* [Compiti da svolgere]:
#1 Rispondi alle seguenti domande sul brano relativo alla tratta transfrontaliera, segnando le risposte con le stesse lettere:
(a) In quali percentuali l'art. 18 del trattato ripartisce tra Italia e Francia il costo della tratta transfrontaliera?
(b) Per quanti chilometri le gallerie insistono sul territorio italiano e per quanti su quello francese?
(c) Secondo il COI, dopo quale anno dovranno essere intrapresi, nella migliore delle ipotesi, gli studi per la tratta di adduzione francese?
#2 In base al brano di partenza, spiega in una o due frasi perché l'Italia sostiene la quota maggiore del costo della tratta transfrontaliera, pur avendo sul proprio territorio la parte più breve delle gallerie.

* [Brano di partenza]:
- - -
Forse il presidente del consiglio Conte avrà parlato di queste cose col presidente Macron; chissà?

3.

Ma con la Francia non abbiamo finito.
Come si è intravisto al punto precedente, a norma dell’art. 18 del trattato tra i due paesi, il costo di realizzazione della tratta transfrontaliera (le gallerie di base) grava per il 57,9% sull’Italia (sul cui territorio le gallerie insistono per circa 12 km) e per il 42,1% sulla Francia (sul cui territorio l’opera insiste per i restanti 45 km). Questo evidente squilibrio è motivato, se non giustificato, dal fatto che la tratta francese della parte comune definita dal trattato, che comprende due addizionali doppie gallerie, è decisamente più onerosa della tratta Italiana che ne comprende una sola, più breve.
Sennonché…. Un organo ufficiale dello stato francese, il COI (Conseil d’orientation des infrastructures) ha rilevato che al momento non ci sono le condizioni di traffico e potenziale saturazione della linea tali da preoccuparsi, nonché di realizzare, di avviare gli studi per la tratta di adduzione al tunnel di base dal lato francese, i quali, nella migliore delle ipotesi dovranno essere intrapresi dopo il 2038[2]. Chissà se gli indaffaratissimi fautori istituzionali della nuova linea si sono mai chiesti come sia possibile che non sussistano le condizioni per fare la nuova linea di adduzione francese e invece ci siano quelle per fare il doppio tunnel di base (che è la cosa più costosa). Ma non importa: il progresso richiede questo e altro. Qui però importa rilevare che se la parte di competenza solo francese oggetto del trattato non si sa né quando né se si realizzerà, perché mai l’Italia dovrebbe, fin da subito pagare il 57,9% delle spese della sezione transfrontaliera? Forse questo dettaglio è sfuggito ai sovranisti nostrani? Oppure la sintonia con Confindustria val bene un regalo alla Francia?
Alla luce di quanto sopra e senza voler vestire i panni di Machiavelli posso osservare che, se una delle due parti (la Francia) non ritiene ci siano le condizioni concrete per realizzare la linea prima di una ventina d’anni, non c’è bisogno di invocare rotture unilaterali di un trattato con passaggi parlamentari, improbabili mozioni, dibattiti recitati, vesti stracciate e così via. Il trattato resta in vigore e verrà applicato quando entrambe le parti giudicheranno che ci siano le condizioni per procedere sull’intera linea. In effetti non dovrebbe essere difficile capire, anche senza una laurea in ingegneria, che se di un condotto allargo la tratta centrale e lascio invariate le adduzioni la portata dell’intero condotto resta quella di prima.
- - -
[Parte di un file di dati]
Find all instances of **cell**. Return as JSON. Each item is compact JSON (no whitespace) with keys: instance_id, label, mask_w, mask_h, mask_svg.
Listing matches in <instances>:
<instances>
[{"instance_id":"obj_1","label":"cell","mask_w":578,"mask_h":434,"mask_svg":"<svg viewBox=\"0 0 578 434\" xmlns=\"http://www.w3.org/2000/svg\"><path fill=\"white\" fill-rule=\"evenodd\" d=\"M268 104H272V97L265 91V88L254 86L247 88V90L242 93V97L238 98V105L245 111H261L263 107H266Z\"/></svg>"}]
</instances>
- - -
* [Risposte ai compiti]:
#1
(a) Il costo grava per il 57,9% sull'Italia e per il 42,1% sulla Francia.
(b) Le gallerie insistono sul territorio italiano per circa 12 km e su quello francese per i restanti 45 km.
(c) Gli studi dovranno essere intrapresi dopo il 2038.

#2 La ripartizione è motivata dal fatto che la tratta francese della parte comune definita dal trattato comprende due doppie gallerie aggiuntive. Per questo è decisamente più onerosa della tratta italiana, che ne comprende una sola, più breve.